◆ **SUPPLIED DATA**
%%

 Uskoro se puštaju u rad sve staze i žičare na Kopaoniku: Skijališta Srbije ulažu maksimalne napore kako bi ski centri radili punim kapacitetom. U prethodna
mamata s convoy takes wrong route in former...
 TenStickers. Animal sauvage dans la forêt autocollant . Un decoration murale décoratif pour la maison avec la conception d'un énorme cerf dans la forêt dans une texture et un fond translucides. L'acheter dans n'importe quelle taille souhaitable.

%%
%%

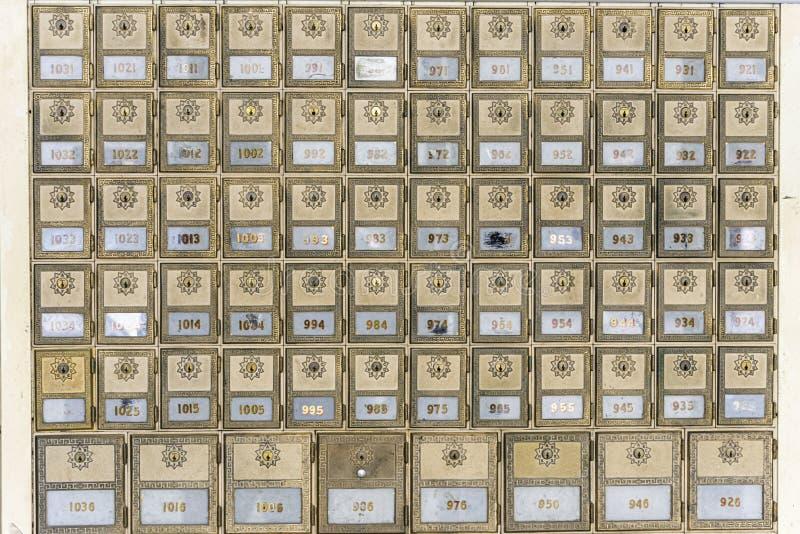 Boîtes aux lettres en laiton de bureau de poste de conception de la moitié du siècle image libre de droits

%%

◆ **ACTIVITY**
From the records above, give again exactly the lines running from the line with "mamata s convoy" to the line with "TenStickers. Animal sauvage", inclusive.

◆ **WORKED SOLUTION**
mamata s convoy takes wrong route in former...
 TenStickers. Animal sauvage dans la forêt autocollant . Un decoration murale décoratif pour la maison avec la conception d'un énorme cerf dans la forêt dans une texture et un fond translucides. L'acheter dans n'importe quelle taille souhaitable.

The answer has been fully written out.